Curate TextProcess DataQuality Assessment

Classifier-Based Filtering

View as Markdown

Classifier-based filtering uses machine learning models to differentiate between high-quality and low-quality documents. NVIDIA NeMo Curator implements an approach similar to the one described in Brown et al., 2020, which trains a binary skip-gram classifier to distinguish between curated high-quality data and lower-quality data.

How It Works

Classifier-based filtering learns the characteristics of high-quality documents from training data, unlike heuristic filtering which relies on predefined rules and thresholds. This approach is particularly effective when:

  • You have a reference dataset of known high-quality documents
  • The distinction between high and low quality is complex or subtle
  • You want to filter based on domain-specific characteristics

NVIDIA NeMo Curator uses fastText for implementing classifier-based filtering, which offers excellent performance and scalability for text classification tasks.

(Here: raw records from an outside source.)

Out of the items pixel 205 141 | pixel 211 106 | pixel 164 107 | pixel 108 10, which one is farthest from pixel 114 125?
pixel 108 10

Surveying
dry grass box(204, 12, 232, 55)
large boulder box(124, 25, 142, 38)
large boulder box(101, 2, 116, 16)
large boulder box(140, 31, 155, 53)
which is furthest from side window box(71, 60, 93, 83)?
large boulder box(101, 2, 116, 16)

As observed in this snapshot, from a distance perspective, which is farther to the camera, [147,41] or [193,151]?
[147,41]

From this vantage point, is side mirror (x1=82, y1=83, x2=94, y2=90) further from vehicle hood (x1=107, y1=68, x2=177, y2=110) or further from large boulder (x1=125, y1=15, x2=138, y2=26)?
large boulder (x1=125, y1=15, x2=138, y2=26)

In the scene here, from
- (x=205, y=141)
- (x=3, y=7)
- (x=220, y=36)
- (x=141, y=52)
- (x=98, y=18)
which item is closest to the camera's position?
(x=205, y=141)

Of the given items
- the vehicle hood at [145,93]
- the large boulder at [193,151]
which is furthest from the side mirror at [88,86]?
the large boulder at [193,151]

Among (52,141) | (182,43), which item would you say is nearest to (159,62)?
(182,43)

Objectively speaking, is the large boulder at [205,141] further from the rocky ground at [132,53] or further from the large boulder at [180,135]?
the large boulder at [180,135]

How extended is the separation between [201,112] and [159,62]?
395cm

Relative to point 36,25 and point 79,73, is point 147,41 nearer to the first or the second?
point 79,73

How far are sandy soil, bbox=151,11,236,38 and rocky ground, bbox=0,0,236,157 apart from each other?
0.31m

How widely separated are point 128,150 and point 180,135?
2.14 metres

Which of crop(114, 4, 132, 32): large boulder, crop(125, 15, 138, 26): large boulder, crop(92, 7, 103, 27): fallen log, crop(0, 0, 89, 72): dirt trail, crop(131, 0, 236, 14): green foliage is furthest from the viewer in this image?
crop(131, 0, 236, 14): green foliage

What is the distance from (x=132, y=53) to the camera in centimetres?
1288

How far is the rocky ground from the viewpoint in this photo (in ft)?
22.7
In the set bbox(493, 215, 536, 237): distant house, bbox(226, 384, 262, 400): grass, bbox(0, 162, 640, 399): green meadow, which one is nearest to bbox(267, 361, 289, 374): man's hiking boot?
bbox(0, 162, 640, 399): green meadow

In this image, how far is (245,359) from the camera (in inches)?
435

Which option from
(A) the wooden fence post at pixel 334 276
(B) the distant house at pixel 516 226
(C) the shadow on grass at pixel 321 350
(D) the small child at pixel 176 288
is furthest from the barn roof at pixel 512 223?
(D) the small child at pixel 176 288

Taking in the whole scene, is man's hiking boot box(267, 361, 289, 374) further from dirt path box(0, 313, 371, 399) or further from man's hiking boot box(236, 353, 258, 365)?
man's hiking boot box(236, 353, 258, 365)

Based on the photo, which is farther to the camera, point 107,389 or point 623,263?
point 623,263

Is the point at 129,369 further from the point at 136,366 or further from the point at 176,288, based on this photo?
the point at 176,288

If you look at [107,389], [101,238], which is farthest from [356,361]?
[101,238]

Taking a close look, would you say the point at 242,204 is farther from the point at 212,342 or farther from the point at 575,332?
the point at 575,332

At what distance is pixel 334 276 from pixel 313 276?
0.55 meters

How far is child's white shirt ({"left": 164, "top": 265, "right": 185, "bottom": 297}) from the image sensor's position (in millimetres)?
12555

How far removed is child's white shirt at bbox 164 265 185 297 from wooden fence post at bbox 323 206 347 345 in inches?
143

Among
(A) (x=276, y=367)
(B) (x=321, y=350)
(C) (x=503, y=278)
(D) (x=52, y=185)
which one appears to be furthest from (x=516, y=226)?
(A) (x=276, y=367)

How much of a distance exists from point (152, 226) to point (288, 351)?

fastText is the official name and capitalization used by the fastText library created by Facebook Research.

The classifier-based filtering process involves:

  1. Preparing training data by sampling from high-quality and low-quality datasets
  2. Training a binary skip-gram classifier using fastText
  3. Using the trained model to score documents in your dataset
  4. Filtering documents based on the classifier scores, optionally using Pareto-based sampling

Usage

NeMo Curator provides two approaches for quality assessment:

  1. Classification: Use QualityClassifier to add quality predictions and optionally filter during classification
  2. Filtering: Use FastTextQualityFilter with ScoreFilter for document-level filtering with Pareto sampling

If you need to train custom fastText models for specific domains or requirements, refer to the fastText documentation for comprehensive training guides.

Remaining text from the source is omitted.